Walz and Klobuchar support a plan to build a new facility that would replace six of the nine buildings on campus. The $170 million project would put the veterans' rooms and all the programs and services they use under one roof.
"We all want to be good stewards of taxpayers' money, but if you go out and ask folks in the communities across Minnesota if we should spend money taking care of our veterans, it's about the only thing that polls at 100%," Walz remarked.
Currently, some of the aging veterans have to walk outside up a steep incline to get from their dormitory to the workshop, recreation center and the administrative building where they get their medicine, food, counseling and other services.
"I've been talking to the other residents and mainly they’d like to have their own room, with their own shower, and their own toilet," Tom Fayer, a Vietnam veteran who has lived at the Hastings Veterans Home for five years, told reporters.
The current design anticipates the new rooms would all include private bathrooms.

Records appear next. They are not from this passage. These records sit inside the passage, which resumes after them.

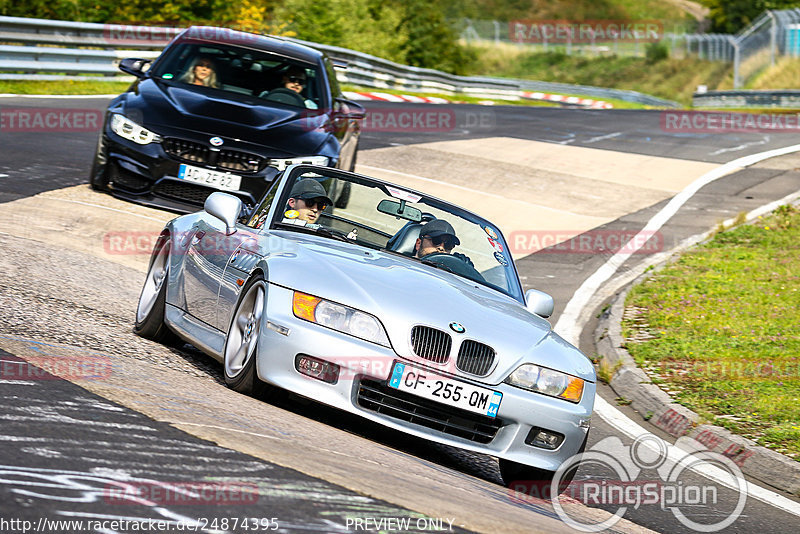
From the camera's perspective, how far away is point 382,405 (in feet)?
18.1

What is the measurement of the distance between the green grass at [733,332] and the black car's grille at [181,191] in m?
4.20

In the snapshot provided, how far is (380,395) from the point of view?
18.1 ft

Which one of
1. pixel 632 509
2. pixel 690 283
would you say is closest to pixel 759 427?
pixel 632 509

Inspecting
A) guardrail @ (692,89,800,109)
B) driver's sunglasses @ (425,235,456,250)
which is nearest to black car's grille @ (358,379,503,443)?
driver's sunglasses @ (425,235,456,250)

"Everybody’s looking forward to a new building. So, I hope it happens!"
There's a federal Veterans Administration grant that would pay two-thirds of the cost, in this case $111 million. But that money won't flow until after the state commits to its one-third share, or $59.6 million. That would need to come from the bonding bill that's still being debated at the State Capitol.
Two local state lawmakers of different parties have championed the project and are working to convince their colleagues to fully fund the state's share in order to leverage the federal dollars.
"Some have said parts of this building remind them of 'One Flew Over the Cuckoo's Nest' and they're not far off," Rep. Tony Jurgens, a Cottage Grove Republican, said.
"The buildings need to be updated to give our veterans what they deserve from programming to services. And, quite honestly, they deserve it."
Sen. Karla Bigham, a Cottage Grove Democrat, said it's part of a promise our society has made to those who serve their country. She said she's happy the project has full support from Hastings city leaders and Dakota County leaders.
"This is all-hands-on-deck, and we all have a responsibility for providing services for our heroes, to our veterans."
Veterans Affairs Commissioner Larry Herke said the new building will be able to accommodate 140 veterans, which will help the Minnesota in its ongoing efforts to solve veterans' homelessness.
"For some this is transitional housing and they're able to move on, so it's a short stay while others stay longer," Commissioner Herke explained.
"But no matter how long their stay I think it’s important they have dignity and respect while they’re here, that we provide them a safe location in which they can live their lives and thrive in a community together."